Lucas se tourna vers le curieux, un dénommé Jim.
— Je t’en pose des questions ?
— On aimerait tous savoir, argumenta l’élève en secouant la tête de bas en haut et en écartant les bras pour inclure la classe.
— Moi, je m’en fiche, le contredit Arsène que tout le monde ignora pour une fois.
— Je préfère vous laisser imaginer, contre-attaqua Lucas, c’est plus amusant. Mais pour éviter vos regards en biais, voilà ce que je vous propose : je vous laisse me zieuter en train de changer ma jambe, mais seulement cette fois. Ensuite, le prochain que je vois en train de mater mes prothèses, je lui en colle une.
Il s’assit sur le banc au milieu de ses camarades de classe qui ne voulaient pas perdre une miette du spectacle qu’il allait offrir, sauf Arsène qui lui avait tourné le dos et enfilait des vêtements vierges de transpiration. Kévin, lui, semblait se régaler de l’infirmité de l’élève qui lui avait tenu tête.
Lucas ôta d’abord l’élégante lame courbe qu’il rangea dans son sac, puis son short, avant de remettre son jean. Il en roulotta une extrémité jusqu’au-dessus de son genou, révélant de nouveau son moignon protégé par un manchon qu’il glissa dans l’emboîture de sa jambe artificielle avant de dérouler son pantalon. Celui-ci le couvrait jusqu’à la cheville, laissant une basket faire croire qu’elle renfermait un pied en chair et en os.

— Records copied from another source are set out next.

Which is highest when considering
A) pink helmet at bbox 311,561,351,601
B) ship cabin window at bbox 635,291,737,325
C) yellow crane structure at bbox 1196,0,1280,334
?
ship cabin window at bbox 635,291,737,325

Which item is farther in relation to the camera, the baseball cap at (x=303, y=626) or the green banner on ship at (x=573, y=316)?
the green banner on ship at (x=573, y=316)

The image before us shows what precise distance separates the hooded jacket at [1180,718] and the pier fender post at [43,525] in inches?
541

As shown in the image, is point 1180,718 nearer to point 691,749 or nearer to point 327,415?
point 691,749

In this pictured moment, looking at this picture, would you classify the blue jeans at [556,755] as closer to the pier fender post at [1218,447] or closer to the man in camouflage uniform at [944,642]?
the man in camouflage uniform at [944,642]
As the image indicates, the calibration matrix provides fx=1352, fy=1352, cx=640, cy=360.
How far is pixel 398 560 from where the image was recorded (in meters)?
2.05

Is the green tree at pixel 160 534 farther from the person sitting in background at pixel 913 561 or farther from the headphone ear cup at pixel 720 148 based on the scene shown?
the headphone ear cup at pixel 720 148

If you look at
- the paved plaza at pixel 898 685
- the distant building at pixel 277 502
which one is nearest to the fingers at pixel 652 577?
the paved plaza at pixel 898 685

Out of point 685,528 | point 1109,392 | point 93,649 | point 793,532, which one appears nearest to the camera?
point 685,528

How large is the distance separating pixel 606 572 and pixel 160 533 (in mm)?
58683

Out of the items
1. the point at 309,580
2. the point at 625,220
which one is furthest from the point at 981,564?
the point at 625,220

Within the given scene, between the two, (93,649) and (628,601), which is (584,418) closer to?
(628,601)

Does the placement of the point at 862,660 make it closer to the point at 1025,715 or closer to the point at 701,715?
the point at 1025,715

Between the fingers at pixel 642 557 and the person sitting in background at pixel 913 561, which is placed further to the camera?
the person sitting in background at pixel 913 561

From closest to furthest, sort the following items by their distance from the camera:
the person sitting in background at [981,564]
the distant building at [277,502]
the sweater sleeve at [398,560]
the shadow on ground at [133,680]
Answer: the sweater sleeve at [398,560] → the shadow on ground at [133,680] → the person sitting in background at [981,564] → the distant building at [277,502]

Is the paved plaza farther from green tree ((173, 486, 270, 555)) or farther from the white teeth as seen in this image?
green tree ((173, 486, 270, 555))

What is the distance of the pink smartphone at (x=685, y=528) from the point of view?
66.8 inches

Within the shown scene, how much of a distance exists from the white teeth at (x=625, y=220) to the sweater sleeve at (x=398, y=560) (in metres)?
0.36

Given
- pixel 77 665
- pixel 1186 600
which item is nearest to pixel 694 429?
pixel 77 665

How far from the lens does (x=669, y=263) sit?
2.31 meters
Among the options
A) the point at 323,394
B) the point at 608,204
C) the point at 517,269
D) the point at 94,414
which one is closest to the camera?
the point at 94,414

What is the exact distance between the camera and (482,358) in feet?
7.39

— Terminé ! lança Lucas, soulagé que l’épreuve soit passée.
Aussitôt, tous les élèves retournèrent à leurs préoccupations. L’estropié remarqua le rictus méprisant de Kévin et lui jeta un regard assassin. Il tenta ensuite de changer de tee-shirt sans trop dévoiler les cicatrices sur son corps, mais il n’était pas dupe : certains les remarqueraient et en feraient part aux autres. Enfin, il enfila son sweat, retira sa manchette et dissimula sa main myoélectrique sous son vêtement.
Voilà. Maintenant, il redevenait « normal » d’apparence. Sauf que plus personne dans sa classe ne serait dupe.